We’re now just five weeks from the Cork City Marathon, and some people who know that I’m intending to run it have been asking me whether I’m targeting any particular time in which to finish the race. The honest answer is that I certainly am not. Getting over the line is the only objective, but I was interested to see the typical times that people have posted in previous years.
Since the marathon was cancelled in 2020 (when I had first planned to attempt it) and 2021, the most recent information I could access was for the 2019 race, and it made for interesting reading. The below infographic and table show the times in which the 1034 competitors crossed the finish line.
Cork City Marathon 2019 Finishing Times by Harry Smith
Under 2 hrs 30 mins | 3 |
2 hrs 30 mins to 3 hrs | 31 |
3 hrs to 3 hrs 30 mins | 121 |
3 hrs 30 mins to 4 hrs | 298 |
4 hrs to 4 hrs 30 mins | 274 |
4 hrs 30 mins to 5 hrs | 191 |
Over 5 hrs | 116 |
Anybody that finishes inside four hours is likely to disappear from my field of vision shortly after the race starts, so I’d expect that they’ll be getting the pints in while the rest of us catch up.
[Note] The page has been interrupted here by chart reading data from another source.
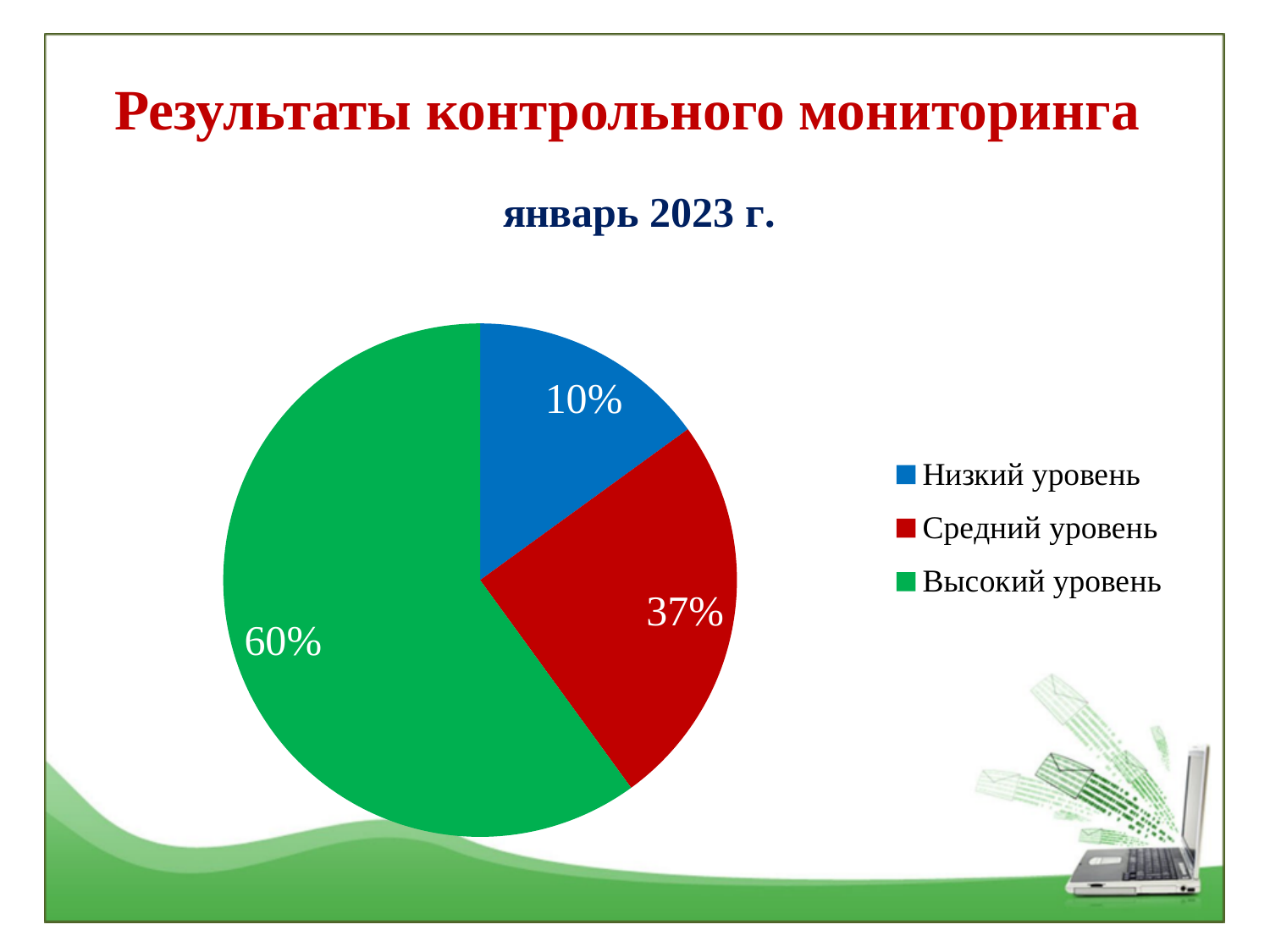
What is the difference in percentage points between Высокий уровень and Средний уровень? 23 What share of the pie does Низкий уровень have? 10% What colour is the slice for Высокий уровень? green Which category has the largest slice of the pie? Высокий уровень What share of the pie does Средний уровень have? 37% Which is larger, the slice for Средний уровень or the slice for Низкий уровень? Средний уровень What share of the pie does Высокий уровень have? 60% How many entries does the legend list? 3 Which category has the smallest slice of the pie? Низкий уровень What kind of chart is shown on the slide? pie chart How many categories does the pie chart show? 3 What is the difference in percentage points between Средний уровень and Низкий уровень? 27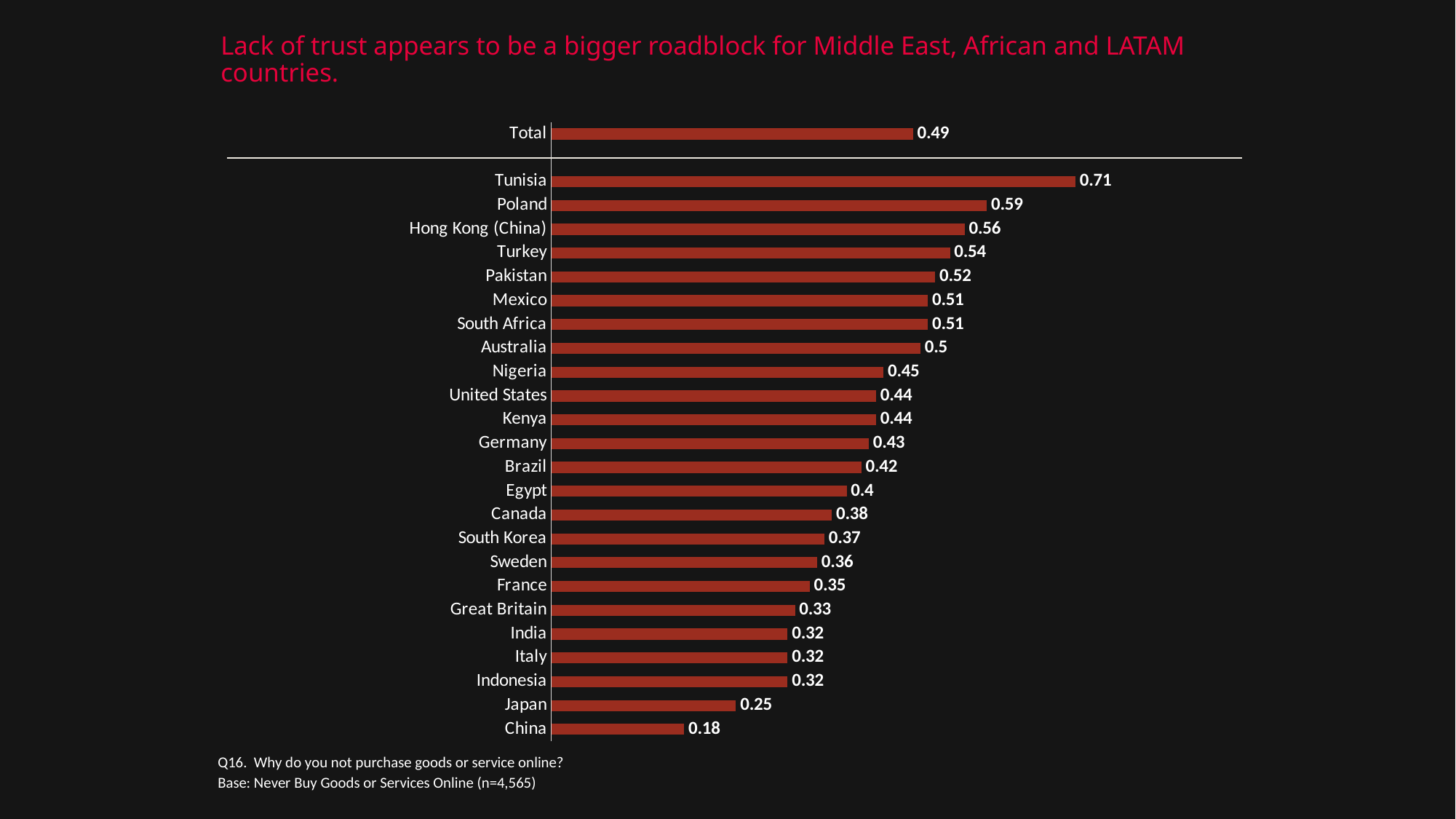
What is the value for the Total bar? 0.49 What kind of chart is shown on the slide? Bar chart What is the difference between the values for Tunisia and China? 0.53 Which has a larger value, Pakistan or Nigeria? Pakistan What is the difference between the values for Poland and Germany? 0.16 Which has a larger value, Egypt or Canada? Egypt What is the value for Hong Kong (China)? 0.56 What is the value for Japan? 0.25 What is the value for Tunisia? 0.71 How many countries are listed below the Total bar? 24 Which country has the highest value? Tunisia Which country has the lowest value? China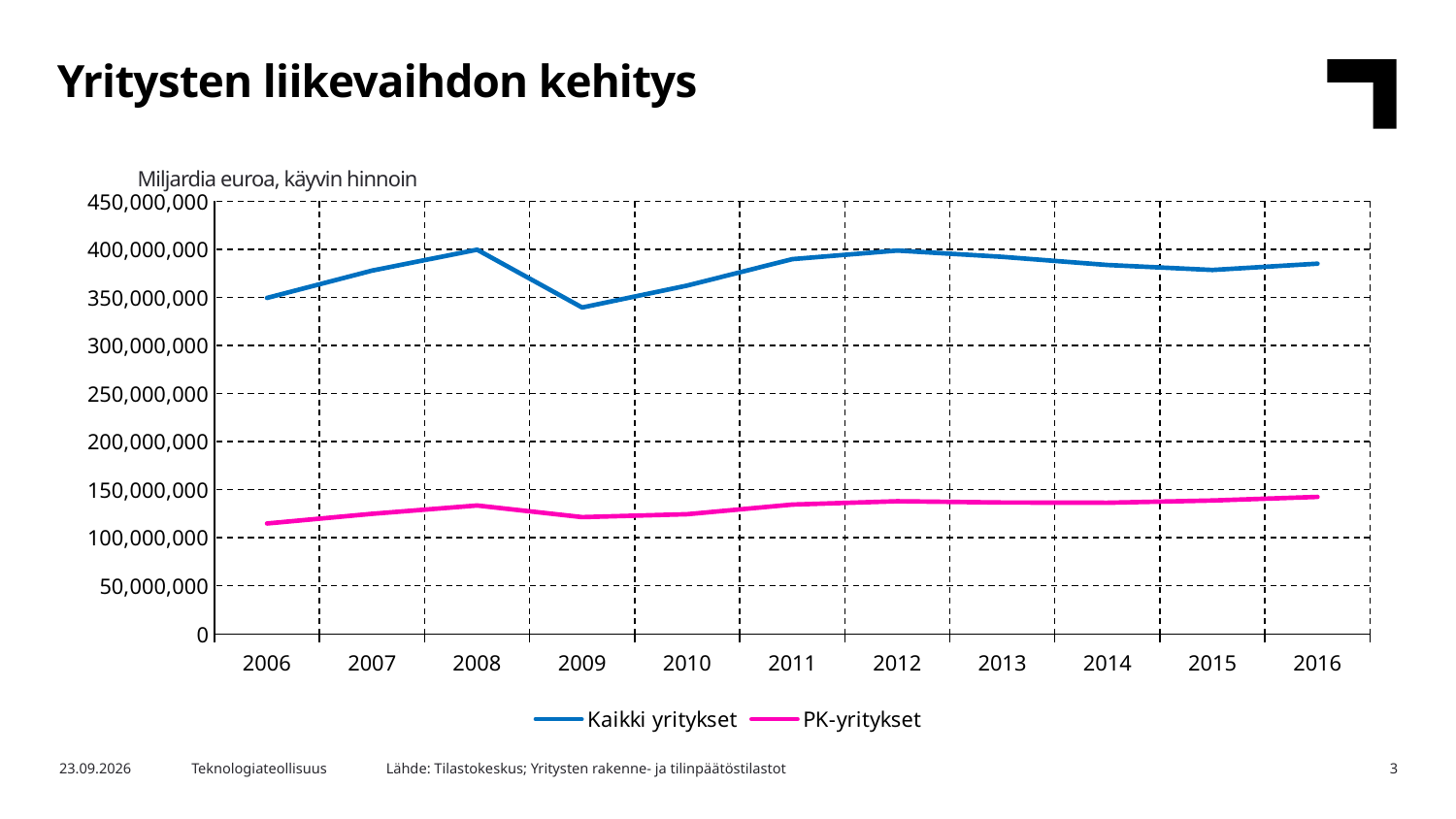
Which is larger for Kaikki yritykset: the value in 2008 or the value in 2009? 2008 How many series does the legend list? 2 In which year is the value for PK-yritykset lowest? 2006 In which year is the value for Kaikki yritykset lowest? 2009 Does the value for PK-yritykset rise or fall from 2012 to 2016? Rise How many years are plotted along the x axis? 11 Is the value for Kaikki yritykset in 2009 greater or less than 350,000,000? less Is the value for PK-yritykset in 2016 greater or less than 150,000,000? less What is the title of the chart on the slide? Yritysten liikevaihdon kehitys Is the value for Kaikki yritykset in 2008 greater or less than 350,000,000? greater What kind of chart is shown on the slide? Line chart In which year is the value for PK-yritykset highest? 2016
I’ve previously run a couple of half marathons, and managed to complete one in Clontarf (Ireland’s flattest race, apparently) in under two hours.
If I can keep my pace somewhere close to what I managed on that trot around Dublin 3, even allowing for the hilliness of Cork City and the doubling of the distance, then perhaps I could limp home somewhere between four and half and five hours after starting. I’ll be in good company, if the finishing times from 2019 are an accurate indication of what one can expect from this year. Of the 1034 finishers in 2019, 465 got around in a time between four and five hours. The queue for a post-run beer and burger will at least be somewhat staggered.